5万の在日米軍には「有事」で役割なしの不思議

 現実的なシミュレーションで明らかになったのは、5万人以上駐留している在日米軍に有事で役割がないことです。在日米軍は、有事の兆候を察知するとミサイル攻撃を避けるためにグアムより東に退避するのです。
 現時点で射程4000㎞の中国の地対艦ミサイルが実戦配備されており、グアムよりもっと東までミサイルは射程にして米空母も撃沈すると言われています。「国家防衛戦略」でも「万が一、抑止が破れ、我が国への侵攻が生起した場合には、我が国が主たる責任を持って対処し、これを阻止・排除する」となっており、自衛隊の役割とされ、在日米軍の役割はありません。15年の「日米防衛協力のための指針(ガイドライン)」により、米軍は打撃力の使用を伴う作戦はなくなり、自衛隊の作戦を支援しおよび補完するための作戦を実施する、に替わりました。
 「シミュレーションの概要」3枚目の、最初にあるスタンド・オフ防衛能力による侵攻の阻止・抑止とは、長距離射程敵基地攻撃ミサイルを戦闘の初期に使用することを示しています。岸田首相が「相手に攻撃を思いとどまらせるための反撃能力の保有」と述べたものですが、実際は、初期に相手を攻撃するために発射することが分かります。
 日本が敵基地攻撃を行えば、必ず報復攻撃を招きます。安保3文書が脅威と認識し、敵基地攻撃の対象としている国は、中国、ロシア、北朝鮮ですが、この3国は事実上の同盟国です。3国とも核兵器を持ち、大陸間弾道ミサイルを含め、さまざまな中短距離ミサイルを有するミサイル大国です。この周辺3国から日本が攻撃されても、アメリカが敵国を攻撃することはないことを肝に銘ずるべきです。
 「安保3文書」が土台にしているのは、アメリカ中心の国際秩序を守るために日本国土を戦場にするアメリカの戦争戦略なのです。「安保3文書」の「極めて現実的なシミュレーション」では、抑止が破れて、侵攻されても、自衛隊施設に準備している弾薬や誘導弾を使って戦闘を継続して、米軍など同盟国の戦力集中を待つことが、防衛研究所の「我が国の戦闘構想」で示されています。

日本はウクライナと同様の戦場と化す計画

 しかし、同盟国の援軍は期待できないと言うべきです。日本に来ればミサイルの標的になるからです。
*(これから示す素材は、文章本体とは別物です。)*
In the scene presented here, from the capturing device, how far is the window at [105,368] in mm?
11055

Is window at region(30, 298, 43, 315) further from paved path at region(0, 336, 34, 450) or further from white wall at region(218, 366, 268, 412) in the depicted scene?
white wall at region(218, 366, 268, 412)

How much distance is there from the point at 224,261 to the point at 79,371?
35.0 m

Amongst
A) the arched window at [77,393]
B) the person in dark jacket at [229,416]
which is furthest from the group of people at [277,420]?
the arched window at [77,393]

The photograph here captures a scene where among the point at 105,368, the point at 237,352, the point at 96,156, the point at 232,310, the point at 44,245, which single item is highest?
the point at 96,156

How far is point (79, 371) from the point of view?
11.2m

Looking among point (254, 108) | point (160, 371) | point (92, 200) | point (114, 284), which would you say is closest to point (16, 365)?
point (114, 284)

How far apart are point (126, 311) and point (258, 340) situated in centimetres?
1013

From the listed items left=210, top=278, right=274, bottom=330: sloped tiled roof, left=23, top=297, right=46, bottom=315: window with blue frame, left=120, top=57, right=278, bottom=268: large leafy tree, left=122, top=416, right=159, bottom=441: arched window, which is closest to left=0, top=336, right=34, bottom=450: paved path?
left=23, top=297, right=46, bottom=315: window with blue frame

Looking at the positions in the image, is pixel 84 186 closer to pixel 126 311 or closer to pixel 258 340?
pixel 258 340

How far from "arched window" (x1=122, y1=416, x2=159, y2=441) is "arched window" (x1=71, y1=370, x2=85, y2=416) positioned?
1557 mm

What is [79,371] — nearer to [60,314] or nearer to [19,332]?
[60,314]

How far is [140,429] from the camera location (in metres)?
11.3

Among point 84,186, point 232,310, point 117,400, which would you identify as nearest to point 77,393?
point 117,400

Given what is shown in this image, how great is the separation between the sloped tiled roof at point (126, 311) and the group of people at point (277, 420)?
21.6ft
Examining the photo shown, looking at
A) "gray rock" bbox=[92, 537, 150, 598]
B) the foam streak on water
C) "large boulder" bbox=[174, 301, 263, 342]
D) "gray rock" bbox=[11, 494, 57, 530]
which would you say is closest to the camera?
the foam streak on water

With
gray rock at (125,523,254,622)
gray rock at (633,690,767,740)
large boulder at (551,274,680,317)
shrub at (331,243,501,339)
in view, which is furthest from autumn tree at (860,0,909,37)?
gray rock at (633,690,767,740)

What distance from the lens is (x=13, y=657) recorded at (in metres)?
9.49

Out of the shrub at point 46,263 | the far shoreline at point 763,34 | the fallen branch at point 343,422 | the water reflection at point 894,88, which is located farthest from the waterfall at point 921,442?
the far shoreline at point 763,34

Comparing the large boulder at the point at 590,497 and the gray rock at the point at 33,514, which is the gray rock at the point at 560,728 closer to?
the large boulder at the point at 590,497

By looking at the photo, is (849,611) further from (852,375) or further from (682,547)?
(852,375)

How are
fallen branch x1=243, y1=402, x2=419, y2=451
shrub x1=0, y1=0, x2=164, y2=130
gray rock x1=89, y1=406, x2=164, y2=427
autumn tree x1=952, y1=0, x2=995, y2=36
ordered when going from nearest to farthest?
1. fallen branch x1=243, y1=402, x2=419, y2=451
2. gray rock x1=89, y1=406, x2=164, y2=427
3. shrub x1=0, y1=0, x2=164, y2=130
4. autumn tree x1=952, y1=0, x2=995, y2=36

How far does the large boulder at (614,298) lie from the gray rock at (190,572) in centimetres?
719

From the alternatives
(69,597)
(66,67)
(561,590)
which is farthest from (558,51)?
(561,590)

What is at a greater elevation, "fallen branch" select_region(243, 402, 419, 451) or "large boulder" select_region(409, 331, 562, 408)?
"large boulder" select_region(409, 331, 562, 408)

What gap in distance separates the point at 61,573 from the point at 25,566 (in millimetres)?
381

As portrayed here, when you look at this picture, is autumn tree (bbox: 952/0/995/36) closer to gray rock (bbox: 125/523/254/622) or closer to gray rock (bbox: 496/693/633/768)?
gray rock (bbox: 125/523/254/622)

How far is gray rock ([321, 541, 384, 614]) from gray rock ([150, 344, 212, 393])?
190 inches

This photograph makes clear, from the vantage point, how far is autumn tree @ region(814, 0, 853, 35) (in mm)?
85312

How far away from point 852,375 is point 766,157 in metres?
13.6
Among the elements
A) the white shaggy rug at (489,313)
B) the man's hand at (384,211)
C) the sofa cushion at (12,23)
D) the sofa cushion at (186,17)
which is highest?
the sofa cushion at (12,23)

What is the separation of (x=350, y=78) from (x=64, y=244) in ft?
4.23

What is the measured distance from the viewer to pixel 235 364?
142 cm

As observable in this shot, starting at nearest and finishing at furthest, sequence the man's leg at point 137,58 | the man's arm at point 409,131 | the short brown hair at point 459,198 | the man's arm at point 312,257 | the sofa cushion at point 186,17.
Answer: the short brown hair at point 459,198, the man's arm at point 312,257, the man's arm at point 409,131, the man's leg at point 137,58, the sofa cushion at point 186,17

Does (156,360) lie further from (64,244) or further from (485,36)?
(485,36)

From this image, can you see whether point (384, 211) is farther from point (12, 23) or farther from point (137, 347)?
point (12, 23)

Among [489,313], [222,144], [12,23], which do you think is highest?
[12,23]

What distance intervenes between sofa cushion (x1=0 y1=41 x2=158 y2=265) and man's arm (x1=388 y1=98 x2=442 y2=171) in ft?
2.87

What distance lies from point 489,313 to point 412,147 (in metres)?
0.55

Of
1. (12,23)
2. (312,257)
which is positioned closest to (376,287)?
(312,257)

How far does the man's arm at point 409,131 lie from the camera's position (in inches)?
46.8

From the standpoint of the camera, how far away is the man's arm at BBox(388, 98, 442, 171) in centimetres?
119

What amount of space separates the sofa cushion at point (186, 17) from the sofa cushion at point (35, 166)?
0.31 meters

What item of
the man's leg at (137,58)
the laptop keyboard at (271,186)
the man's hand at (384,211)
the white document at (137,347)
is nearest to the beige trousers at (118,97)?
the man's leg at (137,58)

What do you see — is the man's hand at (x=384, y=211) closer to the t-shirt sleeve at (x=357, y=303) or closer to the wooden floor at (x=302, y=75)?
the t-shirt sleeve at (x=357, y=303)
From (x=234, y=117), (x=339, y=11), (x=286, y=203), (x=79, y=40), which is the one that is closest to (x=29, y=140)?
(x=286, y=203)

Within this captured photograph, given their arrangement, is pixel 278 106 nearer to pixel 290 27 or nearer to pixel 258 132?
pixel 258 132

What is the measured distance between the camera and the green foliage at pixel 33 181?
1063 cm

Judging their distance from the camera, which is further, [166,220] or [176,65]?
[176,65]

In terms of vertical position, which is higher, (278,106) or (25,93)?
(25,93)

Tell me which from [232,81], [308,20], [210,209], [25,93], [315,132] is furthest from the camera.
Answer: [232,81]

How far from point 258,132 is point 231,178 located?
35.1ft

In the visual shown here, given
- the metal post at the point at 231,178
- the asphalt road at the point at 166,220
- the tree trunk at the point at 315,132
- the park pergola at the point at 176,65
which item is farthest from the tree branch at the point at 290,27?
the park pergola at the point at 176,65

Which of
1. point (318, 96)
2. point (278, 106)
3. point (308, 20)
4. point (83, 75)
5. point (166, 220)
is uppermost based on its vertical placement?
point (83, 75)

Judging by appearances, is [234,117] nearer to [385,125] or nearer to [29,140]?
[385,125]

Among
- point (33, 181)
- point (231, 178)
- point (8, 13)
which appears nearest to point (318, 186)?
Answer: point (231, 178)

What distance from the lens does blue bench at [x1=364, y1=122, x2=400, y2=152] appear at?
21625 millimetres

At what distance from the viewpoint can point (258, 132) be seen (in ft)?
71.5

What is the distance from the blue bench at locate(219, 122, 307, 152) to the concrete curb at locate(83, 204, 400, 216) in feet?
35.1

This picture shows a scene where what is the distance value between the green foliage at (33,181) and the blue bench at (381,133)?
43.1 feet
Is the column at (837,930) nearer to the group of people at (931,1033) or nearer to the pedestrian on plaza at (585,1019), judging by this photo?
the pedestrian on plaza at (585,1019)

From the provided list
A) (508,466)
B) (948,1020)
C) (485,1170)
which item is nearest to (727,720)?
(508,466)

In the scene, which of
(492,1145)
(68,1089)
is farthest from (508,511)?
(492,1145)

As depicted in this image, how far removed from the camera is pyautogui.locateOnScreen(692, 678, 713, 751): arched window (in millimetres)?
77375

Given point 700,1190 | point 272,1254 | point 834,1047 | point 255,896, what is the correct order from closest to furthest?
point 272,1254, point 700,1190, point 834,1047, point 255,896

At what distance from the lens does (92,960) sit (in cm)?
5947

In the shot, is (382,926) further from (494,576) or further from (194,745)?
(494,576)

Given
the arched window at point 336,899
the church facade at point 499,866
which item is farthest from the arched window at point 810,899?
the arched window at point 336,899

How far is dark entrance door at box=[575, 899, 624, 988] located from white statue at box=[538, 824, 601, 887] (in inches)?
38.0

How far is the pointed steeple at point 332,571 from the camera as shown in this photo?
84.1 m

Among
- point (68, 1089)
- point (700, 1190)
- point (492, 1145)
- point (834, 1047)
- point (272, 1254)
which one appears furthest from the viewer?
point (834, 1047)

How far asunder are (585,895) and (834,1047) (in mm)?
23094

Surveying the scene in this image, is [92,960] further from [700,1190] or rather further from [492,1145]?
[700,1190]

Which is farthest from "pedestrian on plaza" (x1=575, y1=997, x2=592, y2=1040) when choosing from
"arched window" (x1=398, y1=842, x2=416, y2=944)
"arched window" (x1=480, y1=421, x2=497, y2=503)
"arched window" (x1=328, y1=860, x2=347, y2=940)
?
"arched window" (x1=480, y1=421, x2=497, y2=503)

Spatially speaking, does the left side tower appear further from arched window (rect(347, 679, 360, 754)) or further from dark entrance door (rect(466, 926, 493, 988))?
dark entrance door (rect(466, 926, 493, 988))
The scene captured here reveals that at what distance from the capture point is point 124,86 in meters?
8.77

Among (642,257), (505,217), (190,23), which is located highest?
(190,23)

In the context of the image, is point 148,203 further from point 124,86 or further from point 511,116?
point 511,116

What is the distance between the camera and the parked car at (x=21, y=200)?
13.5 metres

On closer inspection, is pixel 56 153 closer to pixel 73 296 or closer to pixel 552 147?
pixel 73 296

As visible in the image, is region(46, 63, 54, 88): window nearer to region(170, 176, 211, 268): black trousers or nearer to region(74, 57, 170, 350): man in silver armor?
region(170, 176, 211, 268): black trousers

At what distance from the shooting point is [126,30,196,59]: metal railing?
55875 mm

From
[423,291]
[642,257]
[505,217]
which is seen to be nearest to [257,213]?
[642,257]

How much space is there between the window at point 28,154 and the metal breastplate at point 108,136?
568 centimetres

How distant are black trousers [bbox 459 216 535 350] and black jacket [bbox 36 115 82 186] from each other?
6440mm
また、ウクライナでの戦争と同様に、同盟国の米軍や同志国が敵国を攻撃することもありません。
 この戦争計画の土台は「オフショア・コントロール戦略」と呼ばれる第1列島線を守る米軍戦略なのです。核戦争へのエスカレーションを理由に、アメリカは中国と直接には戦わず、周囲の同盟国に制限戦争を戦わせて、中国が「敵に教訓を与えた」と宣言して戦争を終わらせる戦略なのですが、日本が「安保3文書」で長距離射程ミサイルによる敵基地攻撃を行うことにしたので、「教訓」だけでは済まなくなっています。日本だけで、中国・北朝鮮・ロシアと戦争することを覚悟しなければならなくなっています。
 そのために、全国の自衛隊駐屯地・施設で戦闘の準備がされるのです。今回の防衛予算5年間43兆円の内訳は、長射程ミサイル関連予算が約9兆円ですが、「シミュレーションの概要」3枚目に示されている「⑦持続性・強靭性」には最大の15兆円が充てられます。抑止が破れて侵攻が起きることに向けて、継戦能力を備えるために全国約300の自衛隊施設では弾薬・装備品を確保し、全体で約2万3千棟の施設建物の化学・生物・放射性物質・核・爆発物(CBRNE)対策を含め、安全性を確保して継戦能力と強靭性を高めるために5年間で約15兆円の予算を充てる計画です。米軍戦略のために自衛隊が米軍に代わって戦争をして、日本を戦場にすることがあってはなりません。しかし、実際にそれが計画されているのです。
 「台湾有事」も米軍が想定する戦争計画であり、台湾防衛のために台湾に侵攻する中国軍を想定して自衛隊に攻撃させるものです。自民党の一部には、台湾防衛を声高に叫ぶ方もいますが、日本を戦争に巻き込む危険なものです。

危機感高めた県民の行動が始まった

 岸田政権の暴挙は、「沖縄がふたたび戦場になるのではないか」との大きな危機感を沖縄県民にもたらしています。岸田軍拡と安保3文書に抗議する動きが、労働団体や政党・民主団体の平和集会や平和行進だけでなく、県内の市民団体や有志の方々による取り組みとしても広がっています。2月26日に那覇市内の県民広場で約1600人が参加した集会とデモに続き、5月21日に北谷町で「島々を戦場にしないで!沖縄を平和発信の場にしよう5・21平和集会in北谷」とデモが行われ、2100人が参加しました。
 次回は、11月23日に那覇市内で1万人を超えて結集して沖縄県民の声を日米政府に届けようと実行委員会の結成が取り組まれています。
 沖縄から台湾や中国の人々との対話をつくり出す取り組みも始まっています。「『台湾有事』を起こさせない・沖縄対話プロジェクト」が、23年2月12日に第1回、4月29日に第2回の沖縄・台湾対話シンポジウムが開催され、台湾・香港のメディア関係者、沖縄の関係者、日本の研究者が登壇し交互に意見を述べました。9月9日に、第3回対話シンポジウム~大陸との対話~が予定され、基調講演に宮本雄二氏(元在中国大使)の他、上海の二人の研究者の講演があり、沖縄の研究者や関係者との対話セッションがあります。「沖縄を 台湾を 戦場にしてはならない」「保守も革新も 老いも若きも 国籍も関係ない」と呼びかけています。
 沖縄を東アジアの「平和のかけはし」にと呼びかける「沖縄を平和のハブとする東アジアの対話交流2023」も6月24日に開催されました。『日本の進路』8月号に特集されています。
 私たちは、沖縄や台湾、日本を戦場にしようとする米軍戦略にNO!を突きつけて、絶対に二度と戦争を起こさないために声を大きく上げていきましょう。